“I tell you, my dear, Narcissus was no egoist… he was merely another of us who, in our unshatterable isolation, recognized, on seeing his reflection, the one beautiful comrade, the only inseparable love… poor Narcissus, possibly the only human who was ever honest on this point.”
— Truman Capote
“I am dragged along by a strange new force. Desire and reason are pulling in different directions. I see the right way and approve it, but follow the wrong.”
— Ovid
When I turn on my computer I no longer pine to write. I turn away from the blank white page, press a button, and fall into the well of Narcissus. Everything now exists as an image of myself — smiles in front of meals, lakes, parties, and, worst of all, our art displayed as flattering thumbnails. In a decade during which social media has crawled through culture like something out of Ovid, we have been slowly unlearning how to be human. I worry this is changing how we make art.
My fourties became a slideshow of angled selfies designed to lengthen the jaw, slim the cheek, and flatten a life into a flattering still. Now, in my fifties I am left only with a mirror — how is this right? The “grownups” I remember didn’t give a damn. When I was a girl in downtown New York — La MaMa, Judson Poets Theater, the Ridiculous Theatrical Company — nobody took pictures at parties. Those artists lived in the mess of living: they fell in love, they fought, they failed, and they kept making work. The “normal” was suspect; authentic theater and reckless invention were religion. Offstage, there were no masks. There was attention. Art felt like a process of remembering inside the body, not a portfolio of projects or a list of links.
In Ovid’s story, Echo chases Narcissus and calls, “Let us meet!” He rejects her; she dissolves into the forest, doomed to repeat fragments of everyone else’s words.
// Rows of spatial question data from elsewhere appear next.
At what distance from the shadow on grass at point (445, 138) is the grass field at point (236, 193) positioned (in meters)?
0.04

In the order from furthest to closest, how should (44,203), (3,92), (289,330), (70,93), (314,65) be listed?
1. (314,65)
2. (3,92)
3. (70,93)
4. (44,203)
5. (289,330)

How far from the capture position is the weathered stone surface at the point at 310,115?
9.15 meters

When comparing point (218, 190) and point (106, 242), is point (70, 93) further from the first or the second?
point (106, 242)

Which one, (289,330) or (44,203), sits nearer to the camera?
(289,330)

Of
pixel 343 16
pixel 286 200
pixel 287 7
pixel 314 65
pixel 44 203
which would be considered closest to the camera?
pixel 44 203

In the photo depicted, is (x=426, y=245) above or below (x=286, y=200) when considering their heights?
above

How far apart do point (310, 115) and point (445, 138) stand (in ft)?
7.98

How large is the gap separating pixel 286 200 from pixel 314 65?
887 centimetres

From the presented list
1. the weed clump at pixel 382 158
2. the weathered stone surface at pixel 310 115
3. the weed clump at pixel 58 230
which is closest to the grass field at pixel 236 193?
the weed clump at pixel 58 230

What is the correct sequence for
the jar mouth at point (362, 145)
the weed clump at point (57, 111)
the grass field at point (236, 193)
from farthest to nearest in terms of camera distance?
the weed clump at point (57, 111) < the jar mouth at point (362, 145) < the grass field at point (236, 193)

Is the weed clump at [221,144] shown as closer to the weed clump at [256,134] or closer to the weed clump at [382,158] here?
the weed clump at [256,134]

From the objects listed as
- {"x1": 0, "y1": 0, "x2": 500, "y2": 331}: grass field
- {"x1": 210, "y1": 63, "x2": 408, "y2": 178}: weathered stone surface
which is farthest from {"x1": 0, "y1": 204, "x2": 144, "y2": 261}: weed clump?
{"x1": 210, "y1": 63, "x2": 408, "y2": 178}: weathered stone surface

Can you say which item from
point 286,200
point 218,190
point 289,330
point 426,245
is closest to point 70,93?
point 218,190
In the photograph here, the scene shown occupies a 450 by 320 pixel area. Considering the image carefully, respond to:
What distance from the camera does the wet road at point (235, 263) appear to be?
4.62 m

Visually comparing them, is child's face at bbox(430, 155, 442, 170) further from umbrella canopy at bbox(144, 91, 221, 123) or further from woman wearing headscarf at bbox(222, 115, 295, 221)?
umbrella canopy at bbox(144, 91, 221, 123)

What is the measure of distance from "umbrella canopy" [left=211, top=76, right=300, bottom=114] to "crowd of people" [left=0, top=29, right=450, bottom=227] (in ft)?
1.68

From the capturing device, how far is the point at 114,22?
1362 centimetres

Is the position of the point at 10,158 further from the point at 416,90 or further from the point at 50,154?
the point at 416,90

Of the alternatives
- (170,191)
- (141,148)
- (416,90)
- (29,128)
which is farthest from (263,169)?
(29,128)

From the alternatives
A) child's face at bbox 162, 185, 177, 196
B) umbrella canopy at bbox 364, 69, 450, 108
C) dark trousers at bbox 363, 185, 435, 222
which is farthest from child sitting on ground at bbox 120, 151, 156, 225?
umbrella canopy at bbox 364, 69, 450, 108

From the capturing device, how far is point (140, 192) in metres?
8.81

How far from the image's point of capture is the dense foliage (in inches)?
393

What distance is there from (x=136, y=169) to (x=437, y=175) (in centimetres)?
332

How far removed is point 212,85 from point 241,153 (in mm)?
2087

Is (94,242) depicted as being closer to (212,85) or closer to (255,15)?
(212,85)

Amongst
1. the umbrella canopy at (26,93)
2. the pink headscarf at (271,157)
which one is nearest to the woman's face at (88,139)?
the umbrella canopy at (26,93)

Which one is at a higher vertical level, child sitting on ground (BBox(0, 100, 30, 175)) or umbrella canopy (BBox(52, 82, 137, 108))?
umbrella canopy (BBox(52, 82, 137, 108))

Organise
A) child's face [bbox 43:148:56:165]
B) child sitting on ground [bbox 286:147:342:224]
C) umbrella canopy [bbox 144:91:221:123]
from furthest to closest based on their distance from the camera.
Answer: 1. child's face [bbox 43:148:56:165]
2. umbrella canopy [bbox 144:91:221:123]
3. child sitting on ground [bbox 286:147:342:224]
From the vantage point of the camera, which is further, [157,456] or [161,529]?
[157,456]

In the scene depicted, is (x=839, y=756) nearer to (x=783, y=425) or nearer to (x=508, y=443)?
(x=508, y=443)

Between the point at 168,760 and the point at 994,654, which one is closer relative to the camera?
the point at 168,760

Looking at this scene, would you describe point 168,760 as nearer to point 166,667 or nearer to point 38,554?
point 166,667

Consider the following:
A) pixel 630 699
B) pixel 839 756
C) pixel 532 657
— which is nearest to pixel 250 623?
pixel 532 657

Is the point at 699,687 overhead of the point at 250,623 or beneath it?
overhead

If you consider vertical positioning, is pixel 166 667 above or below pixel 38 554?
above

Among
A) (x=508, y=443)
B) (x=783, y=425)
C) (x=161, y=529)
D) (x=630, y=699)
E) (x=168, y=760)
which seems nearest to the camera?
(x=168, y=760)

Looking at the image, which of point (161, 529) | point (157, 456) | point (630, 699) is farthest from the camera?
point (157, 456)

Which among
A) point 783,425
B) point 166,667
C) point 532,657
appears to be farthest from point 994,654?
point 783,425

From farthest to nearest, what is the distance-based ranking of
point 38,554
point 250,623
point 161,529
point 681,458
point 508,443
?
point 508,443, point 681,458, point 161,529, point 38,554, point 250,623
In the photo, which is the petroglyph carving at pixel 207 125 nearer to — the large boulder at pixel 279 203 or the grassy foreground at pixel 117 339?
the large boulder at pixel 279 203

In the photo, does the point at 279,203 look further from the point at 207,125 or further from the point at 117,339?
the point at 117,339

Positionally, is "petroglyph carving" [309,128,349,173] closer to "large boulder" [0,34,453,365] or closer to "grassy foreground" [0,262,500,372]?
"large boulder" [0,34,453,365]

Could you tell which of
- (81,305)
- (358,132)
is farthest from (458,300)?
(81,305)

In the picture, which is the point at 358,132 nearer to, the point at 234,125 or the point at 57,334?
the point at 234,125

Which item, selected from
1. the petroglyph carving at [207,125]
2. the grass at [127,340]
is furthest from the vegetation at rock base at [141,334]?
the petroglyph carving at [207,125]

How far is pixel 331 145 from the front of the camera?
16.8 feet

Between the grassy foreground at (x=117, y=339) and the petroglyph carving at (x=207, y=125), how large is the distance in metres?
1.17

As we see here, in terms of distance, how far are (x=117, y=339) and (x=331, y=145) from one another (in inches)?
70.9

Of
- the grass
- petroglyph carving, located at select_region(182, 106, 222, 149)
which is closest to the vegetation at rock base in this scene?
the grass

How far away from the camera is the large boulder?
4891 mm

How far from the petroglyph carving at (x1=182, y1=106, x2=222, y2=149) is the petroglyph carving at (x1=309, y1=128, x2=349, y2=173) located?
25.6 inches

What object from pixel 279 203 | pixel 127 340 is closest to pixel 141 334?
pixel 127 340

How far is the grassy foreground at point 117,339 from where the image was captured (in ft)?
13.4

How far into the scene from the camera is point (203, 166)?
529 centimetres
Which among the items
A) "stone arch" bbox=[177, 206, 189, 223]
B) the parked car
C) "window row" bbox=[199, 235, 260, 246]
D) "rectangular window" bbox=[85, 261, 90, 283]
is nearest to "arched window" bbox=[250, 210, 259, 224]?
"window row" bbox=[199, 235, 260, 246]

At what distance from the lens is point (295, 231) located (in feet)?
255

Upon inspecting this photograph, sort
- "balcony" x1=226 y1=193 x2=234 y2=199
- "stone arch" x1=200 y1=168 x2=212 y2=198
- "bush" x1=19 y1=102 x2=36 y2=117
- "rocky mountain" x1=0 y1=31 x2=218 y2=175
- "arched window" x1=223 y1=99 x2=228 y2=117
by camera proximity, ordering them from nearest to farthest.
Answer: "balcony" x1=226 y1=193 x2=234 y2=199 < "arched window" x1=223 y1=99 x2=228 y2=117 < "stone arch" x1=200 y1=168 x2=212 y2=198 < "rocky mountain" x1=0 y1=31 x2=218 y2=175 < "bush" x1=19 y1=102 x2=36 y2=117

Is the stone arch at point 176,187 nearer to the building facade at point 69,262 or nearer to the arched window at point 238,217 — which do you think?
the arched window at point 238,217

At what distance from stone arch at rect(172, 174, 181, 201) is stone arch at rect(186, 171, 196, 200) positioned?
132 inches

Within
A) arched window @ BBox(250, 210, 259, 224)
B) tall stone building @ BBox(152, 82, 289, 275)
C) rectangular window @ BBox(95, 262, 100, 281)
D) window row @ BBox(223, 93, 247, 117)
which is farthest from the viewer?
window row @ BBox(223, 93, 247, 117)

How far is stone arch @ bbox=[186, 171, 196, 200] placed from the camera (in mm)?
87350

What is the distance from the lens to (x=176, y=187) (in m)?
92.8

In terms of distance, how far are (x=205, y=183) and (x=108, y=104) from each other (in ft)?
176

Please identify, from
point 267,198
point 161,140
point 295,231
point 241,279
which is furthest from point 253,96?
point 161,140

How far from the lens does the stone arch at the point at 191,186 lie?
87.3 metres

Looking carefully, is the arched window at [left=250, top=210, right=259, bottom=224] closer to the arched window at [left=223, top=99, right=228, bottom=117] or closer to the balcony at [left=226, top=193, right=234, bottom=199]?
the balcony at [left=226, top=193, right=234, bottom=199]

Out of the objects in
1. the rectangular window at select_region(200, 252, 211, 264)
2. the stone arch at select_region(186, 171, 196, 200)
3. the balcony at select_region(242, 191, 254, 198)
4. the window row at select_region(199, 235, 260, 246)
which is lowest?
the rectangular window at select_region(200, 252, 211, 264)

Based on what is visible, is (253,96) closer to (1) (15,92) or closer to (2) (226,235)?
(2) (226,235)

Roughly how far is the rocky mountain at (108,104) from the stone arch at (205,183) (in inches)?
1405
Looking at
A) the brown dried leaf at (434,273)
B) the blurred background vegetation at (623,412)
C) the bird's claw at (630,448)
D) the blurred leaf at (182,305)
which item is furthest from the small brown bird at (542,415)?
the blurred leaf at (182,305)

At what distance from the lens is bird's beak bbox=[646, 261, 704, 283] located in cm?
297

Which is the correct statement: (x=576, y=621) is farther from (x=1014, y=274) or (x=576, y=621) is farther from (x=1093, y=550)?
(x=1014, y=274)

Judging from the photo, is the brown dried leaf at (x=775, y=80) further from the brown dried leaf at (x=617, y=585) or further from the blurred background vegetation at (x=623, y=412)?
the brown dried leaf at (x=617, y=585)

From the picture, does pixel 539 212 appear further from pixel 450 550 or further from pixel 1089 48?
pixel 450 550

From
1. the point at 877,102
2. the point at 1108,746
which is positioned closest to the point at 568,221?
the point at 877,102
We usually read this myth as a study of narcissism. But the story is also about the searching artist: Echo is also us. We chase ourselves, our stories, our reflections. Sometimes we are rejected by others, sometimes by our work, and most painfully, sometimes by ourselves. The danger is clear: lose the balance, and the search becomes starvation.
Enter social media: the ultimate static mirror. Its tensionless reflection replaces the mythic push-and-pull that makes art alive. Art asks you to risk failure, to feel messy, to return to the private business of conjuring. Marketing asks you to be familiar, comfortable, and consumable. There’s a difference. Marketing sells a promise. Art offers a wound.
Marketing has a neat little acronym: F.U.D. — Fear, Uncertainty, Doubt. F.U.D. is what social media is built on. Make people afraid they’ll miss out, uncertain if they matter, doubtful that life without this product (or this post) is possible — then watch them perform. For artists, this feedback loop is death. We already carry fear, urgency, and self-doubt; we don’t need an engine that measures our isolation in real time. Views and likes are not substitutes for risk, failure, attention, and the slow labor of practice.
A good trailer teases; it doesn’t spoil. Good marketing invites curiosity. F.U.D., by contrast, is control masquerading as relevance. The code that moves images around the feed is binary: success or failure, visible or invisible. It flattens the hard, nonlinear work of making into a series of polished moments. It rewards sameness, not risk.
Think of the downtown artists who died of AIDS — the lovers, performers, and collaborators I grew up around. We screamed for visibility then because they were erased. They wanted to be seen in truth, not in flattering portraits or curated narratives. Would they post their rage? Or would they ask us why we spend so much time reflecting ourselves instead of making the art they never got to finish?
Technology is not going away. But habit can. If Echo is the nymph calling into a forest of screens, I choose to be the echo of my own voice — imperfect, live, and inconvenient. If I am heard only as a reflection of an image I polished, I’ll still be here, but I’ll be a ghost of my work. I don’t want that. I want to make things that resist being reduced to a thumbnail.
So if you’re an artist, the tiny, subversive act is simple: make more than you post. Risk the private work. Fail more. Read more than you scroll. Let your practice be messy and slow. Keep the mirror as a tool, not a god.
If Narcissus were alive today, he’d get tired of looking at himself. Good — maybe then someone would finally listen to Echo.